Levance Fields, his blood as cold as a December night, had buried opponents like this before.
Just never so late in the month of March.
The senior dug in his spade with 50.9 seconds left, draining a clutch three-pointer from the top of the arc that would permanently put Pitt ahead, 55-54. On the very next play -- his pick-pocketing of Xavier's B.J. Raymond, leading to a Fields lay-up with 23.9 remaining -- the point guard added a sprinkle of dirt for good measure.
"I never get tired of watching Levance take big shots," Panthers coach Jamie Dixon said. "He's made them year after year. Our guys believe in him. I believe in him. And that's all that matters."
After falling short in seven straight NCAA tournament appearances, top-seeded Pitt now goes to its first Elite Eight since 1974 (when it was blown out by eventual champion North Carolina State and David Thompson, 100-72).
"It's something that everybody has been waiting for, for a long time," said forward Sam Young, who performed a somersault in front of the Panthers bench after the final buzzer. "For us to give [the city of Pittsburgh] that is a pleasure. But at the same time we feel like we've still got work to do."
Young is absolutely right about that last part: a Thursday night win [Recap | Box Score] amid the grind of the NCAA tournament will mean precious little two days later. But even if it hasn't looked easy for top-seeded Pitt, this team keeps finding a way to get its work done.

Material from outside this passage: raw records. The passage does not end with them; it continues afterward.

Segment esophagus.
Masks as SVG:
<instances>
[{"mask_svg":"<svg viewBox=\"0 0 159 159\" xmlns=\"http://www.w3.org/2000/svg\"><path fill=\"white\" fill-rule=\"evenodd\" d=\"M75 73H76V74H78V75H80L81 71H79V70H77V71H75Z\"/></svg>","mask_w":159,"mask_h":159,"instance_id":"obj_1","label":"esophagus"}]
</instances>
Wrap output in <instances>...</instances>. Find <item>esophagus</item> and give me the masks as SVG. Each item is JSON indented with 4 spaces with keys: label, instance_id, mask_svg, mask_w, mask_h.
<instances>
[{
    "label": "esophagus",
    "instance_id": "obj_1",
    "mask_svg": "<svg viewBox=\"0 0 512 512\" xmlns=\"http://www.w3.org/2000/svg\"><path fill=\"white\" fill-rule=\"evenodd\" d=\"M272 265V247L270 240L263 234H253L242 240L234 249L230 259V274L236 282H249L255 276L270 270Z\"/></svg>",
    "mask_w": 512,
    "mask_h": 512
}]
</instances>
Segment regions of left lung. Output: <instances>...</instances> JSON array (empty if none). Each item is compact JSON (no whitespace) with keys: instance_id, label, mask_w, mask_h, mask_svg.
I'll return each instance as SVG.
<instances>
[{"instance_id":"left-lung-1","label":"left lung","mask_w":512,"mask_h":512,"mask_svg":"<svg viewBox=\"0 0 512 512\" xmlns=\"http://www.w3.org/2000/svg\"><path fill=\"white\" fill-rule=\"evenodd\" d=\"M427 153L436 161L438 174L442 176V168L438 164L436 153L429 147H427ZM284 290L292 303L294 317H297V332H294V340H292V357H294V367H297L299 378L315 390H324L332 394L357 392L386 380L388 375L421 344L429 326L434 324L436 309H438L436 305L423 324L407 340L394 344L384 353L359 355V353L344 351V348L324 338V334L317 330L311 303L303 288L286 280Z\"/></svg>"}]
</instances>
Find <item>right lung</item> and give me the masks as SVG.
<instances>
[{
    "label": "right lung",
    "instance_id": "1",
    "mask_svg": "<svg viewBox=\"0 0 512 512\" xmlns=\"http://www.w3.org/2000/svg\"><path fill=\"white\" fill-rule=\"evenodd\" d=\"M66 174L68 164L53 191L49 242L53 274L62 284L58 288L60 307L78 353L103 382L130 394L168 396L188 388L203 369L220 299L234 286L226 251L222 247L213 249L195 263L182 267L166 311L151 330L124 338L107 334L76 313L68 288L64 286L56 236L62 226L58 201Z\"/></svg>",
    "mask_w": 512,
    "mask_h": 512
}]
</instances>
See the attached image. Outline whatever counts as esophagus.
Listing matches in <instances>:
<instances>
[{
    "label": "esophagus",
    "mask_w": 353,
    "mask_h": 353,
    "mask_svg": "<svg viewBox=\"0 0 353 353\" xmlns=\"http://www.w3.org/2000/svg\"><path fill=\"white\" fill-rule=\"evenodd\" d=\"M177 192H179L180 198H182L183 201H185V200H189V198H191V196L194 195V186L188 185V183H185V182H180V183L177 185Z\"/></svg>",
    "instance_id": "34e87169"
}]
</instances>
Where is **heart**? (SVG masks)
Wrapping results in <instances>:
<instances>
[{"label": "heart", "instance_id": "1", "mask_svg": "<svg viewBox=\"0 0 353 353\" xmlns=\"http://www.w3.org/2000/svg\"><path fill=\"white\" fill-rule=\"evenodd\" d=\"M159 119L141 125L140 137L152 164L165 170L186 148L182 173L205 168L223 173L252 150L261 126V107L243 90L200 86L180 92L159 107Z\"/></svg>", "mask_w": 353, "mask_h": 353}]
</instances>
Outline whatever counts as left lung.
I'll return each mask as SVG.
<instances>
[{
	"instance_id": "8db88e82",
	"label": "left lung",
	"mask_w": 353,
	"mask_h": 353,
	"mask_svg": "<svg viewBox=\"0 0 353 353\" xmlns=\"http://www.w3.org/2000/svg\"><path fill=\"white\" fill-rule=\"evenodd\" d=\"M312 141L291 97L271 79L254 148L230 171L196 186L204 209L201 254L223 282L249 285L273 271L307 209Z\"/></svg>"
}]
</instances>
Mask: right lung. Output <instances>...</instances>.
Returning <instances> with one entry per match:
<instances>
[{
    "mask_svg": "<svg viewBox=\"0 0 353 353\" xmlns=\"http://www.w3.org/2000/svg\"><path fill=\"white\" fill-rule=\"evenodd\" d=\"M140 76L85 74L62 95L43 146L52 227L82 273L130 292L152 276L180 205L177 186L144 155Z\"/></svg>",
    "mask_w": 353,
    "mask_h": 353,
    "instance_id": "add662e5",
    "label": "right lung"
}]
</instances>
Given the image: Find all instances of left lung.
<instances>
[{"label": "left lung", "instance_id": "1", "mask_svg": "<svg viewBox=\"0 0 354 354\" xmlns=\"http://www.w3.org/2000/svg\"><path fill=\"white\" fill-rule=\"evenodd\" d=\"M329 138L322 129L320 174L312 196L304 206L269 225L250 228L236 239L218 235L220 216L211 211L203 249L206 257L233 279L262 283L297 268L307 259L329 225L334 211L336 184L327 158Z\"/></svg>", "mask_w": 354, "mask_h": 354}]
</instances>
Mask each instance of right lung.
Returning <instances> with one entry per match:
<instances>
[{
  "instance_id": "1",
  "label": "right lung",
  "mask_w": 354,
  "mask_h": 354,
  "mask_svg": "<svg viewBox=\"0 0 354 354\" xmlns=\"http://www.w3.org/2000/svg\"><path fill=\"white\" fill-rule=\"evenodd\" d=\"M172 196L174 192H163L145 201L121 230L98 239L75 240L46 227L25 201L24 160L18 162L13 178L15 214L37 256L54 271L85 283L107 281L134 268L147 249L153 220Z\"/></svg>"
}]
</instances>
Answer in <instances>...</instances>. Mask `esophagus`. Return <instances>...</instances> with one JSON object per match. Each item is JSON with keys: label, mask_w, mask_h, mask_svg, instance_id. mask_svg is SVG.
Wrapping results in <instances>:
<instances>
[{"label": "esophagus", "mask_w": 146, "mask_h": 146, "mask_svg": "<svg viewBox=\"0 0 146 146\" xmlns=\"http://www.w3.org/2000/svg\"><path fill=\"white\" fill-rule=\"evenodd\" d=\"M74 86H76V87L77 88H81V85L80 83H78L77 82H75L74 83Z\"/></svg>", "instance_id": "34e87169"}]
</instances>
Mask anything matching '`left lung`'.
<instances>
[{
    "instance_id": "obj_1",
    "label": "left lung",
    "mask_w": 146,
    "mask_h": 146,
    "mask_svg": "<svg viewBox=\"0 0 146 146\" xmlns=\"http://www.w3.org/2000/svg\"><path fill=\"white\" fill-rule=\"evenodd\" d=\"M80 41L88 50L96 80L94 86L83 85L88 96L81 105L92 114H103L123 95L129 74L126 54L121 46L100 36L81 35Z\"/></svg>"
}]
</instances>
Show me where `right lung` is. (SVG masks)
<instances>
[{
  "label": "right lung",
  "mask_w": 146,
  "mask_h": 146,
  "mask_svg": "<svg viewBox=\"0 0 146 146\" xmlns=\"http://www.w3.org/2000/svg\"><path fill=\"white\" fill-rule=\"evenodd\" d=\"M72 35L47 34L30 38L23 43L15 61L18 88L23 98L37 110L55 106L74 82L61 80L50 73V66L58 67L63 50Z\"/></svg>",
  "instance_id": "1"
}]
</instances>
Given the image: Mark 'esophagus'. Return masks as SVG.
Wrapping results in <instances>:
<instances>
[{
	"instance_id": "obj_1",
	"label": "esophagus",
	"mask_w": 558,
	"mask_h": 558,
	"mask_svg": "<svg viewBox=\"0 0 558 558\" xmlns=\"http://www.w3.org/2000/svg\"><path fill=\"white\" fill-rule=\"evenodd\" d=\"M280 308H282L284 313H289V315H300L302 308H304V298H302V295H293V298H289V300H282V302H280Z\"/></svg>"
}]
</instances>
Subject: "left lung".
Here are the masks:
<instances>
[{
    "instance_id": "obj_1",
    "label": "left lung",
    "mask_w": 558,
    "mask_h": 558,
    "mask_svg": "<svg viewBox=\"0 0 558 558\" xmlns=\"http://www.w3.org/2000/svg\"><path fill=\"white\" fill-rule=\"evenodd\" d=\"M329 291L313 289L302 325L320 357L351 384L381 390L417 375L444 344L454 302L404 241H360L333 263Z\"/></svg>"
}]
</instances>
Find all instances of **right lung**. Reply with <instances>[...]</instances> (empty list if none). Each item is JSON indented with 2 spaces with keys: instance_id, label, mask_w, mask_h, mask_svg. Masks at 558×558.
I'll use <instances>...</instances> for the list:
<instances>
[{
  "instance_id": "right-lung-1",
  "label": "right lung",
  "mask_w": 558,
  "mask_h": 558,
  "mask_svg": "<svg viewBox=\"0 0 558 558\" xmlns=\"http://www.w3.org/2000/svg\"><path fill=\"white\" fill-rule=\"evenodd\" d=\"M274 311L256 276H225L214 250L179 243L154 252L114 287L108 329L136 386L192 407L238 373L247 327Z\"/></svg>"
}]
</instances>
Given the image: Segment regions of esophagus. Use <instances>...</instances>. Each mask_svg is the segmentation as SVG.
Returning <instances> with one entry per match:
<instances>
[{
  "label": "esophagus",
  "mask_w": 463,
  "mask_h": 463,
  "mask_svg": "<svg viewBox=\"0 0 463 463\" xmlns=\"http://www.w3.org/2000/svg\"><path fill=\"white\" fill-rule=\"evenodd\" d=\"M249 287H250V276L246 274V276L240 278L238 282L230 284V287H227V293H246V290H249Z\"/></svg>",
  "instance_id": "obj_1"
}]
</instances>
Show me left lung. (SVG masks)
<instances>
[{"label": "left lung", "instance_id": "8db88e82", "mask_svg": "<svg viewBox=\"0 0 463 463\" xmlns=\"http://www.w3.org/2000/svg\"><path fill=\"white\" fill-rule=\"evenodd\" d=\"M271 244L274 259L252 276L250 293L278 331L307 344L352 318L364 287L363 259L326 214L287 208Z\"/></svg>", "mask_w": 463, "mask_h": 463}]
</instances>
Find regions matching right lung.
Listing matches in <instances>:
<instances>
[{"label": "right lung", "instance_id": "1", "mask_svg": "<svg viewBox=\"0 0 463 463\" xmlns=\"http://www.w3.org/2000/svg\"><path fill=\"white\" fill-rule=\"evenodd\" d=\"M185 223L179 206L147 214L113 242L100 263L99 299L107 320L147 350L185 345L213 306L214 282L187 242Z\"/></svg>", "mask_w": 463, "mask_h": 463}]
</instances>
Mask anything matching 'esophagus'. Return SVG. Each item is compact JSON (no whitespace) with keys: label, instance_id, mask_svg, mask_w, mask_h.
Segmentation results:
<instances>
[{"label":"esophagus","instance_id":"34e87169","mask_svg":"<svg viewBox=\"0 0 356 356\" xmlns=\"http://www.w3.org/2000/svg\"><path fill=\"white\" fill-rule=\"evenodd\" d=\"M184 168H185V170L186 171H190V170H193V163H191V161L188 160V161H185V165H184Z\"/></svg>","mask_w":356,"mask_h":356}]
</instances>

1. You can't stop DeJuan Blair; you can only hope to contain him. After disappearing for the whole first half (1-of-6 shooting, four rebounds), the Panthers' big man in the middle somehow managed to earn his third straight double-double with more than 10 minutes still remaining in the game. The sophomore finished with a customary 10 points and 17 boards.
What changed for Blair between frames? For a fellow whose powerful backside recently triggered an allusion to Sir Mix-a-Lot in The New York Times, his coaches say that the difference-maker is mostly willpower. The sophomore -- who had at least a paw on virtually every rebound in the second half -- can take over the lane (and thus the game) when he wants to. With the next round slipping away, he clearly wanted to.
2. Pittsburgh's troika resembles a tripod. Most everyone picked the Panthers in this game, and Pitt headed into the intermission trailing 37-29. The game didn't even look vaguely close, with a winning formula seemingly discovered: knock out at least one leg of the Panthers' Big Three -- Fields, Young or Blair -- and the whole team topples.
Blair had disappeared. Fields (six points, three assists) looked unsteady and unimpressive next to fellow senior Young (11 points on 5-of-8 shooting). But then everything aligned, and the Panthers re-unleashed the best trio in college hoops. "When us three are clicking," Blair said, "it's tough for us to be beat."
3. Whether they win or lose, Villanova should be ready to do it close and ugly. Tonight, the Musketeers shot 33.8 percent from the field; Pitt actually shot worse, at 32.8 percent. Sure, this was a match-up of physical, defense-minded teams. But the Panthers haven't exactly been steamrolling their way to the Final Four before this, either. With Thursday's win on the ledger, its tourney resume is rounded out by similarly unsightly victories over East Tennessee State (72-62) and Oklahoma State (84-76). One imagines that Pitt's window for participating in a straightforward blowout has long been closed.
Fields only scored 14 points (to go along with six assists), but there is no debate here. (Let's also remember that the Brooklyn native beat Duke with a step-back three in Dec. 2007 with 4.7 seconds remaining in overtime.) "Levance loves that moment," Pitt assistant coach Pat Sandle says. "He's been working his entire life for that special moment -- down one, with a chance to make a shot to win the game."
In fact, given an answer this obvious, I would also like to note that I was further impressed at how correct Scoop Jackson was on ESPN when he observed that Young is the doppelgänger of sportswriter/TV personality Rob Parker.
Talk about a costly turnover. With 7:45 left in the first half, Fields threw a looping, sideline-to-sideline pass that sailed high and utterly obliterated the MacBook Pro of an ill-fated journalist from The Sporting News. The ball hammered the back of the screen, instantly rendering his desktop a spiderweb of cracks and kaleidoscopic fractals. (Literally minutes before, of course, I had silently pondered why the fellow seated immediately to his left, my colleague Tim Layden, simply took a notepad with him to press row. Print still has certain advantages in journalism, apparently.)
Villanova, which is a shame for Pitt. Blair would have eaten the Blue Devils' entire frontcourt as an appetizer, but the Wildcats -- who already beat the Panthers 67-57 in late January, in Philly -- got there first. The story come Saturday should be how the Big Three handles 'Nova's depth; tonight, six Wildcats scored seven points or more. (Perhaps frighteningly for Pitt, star sixth man Corey Fisher only had six in the rout.)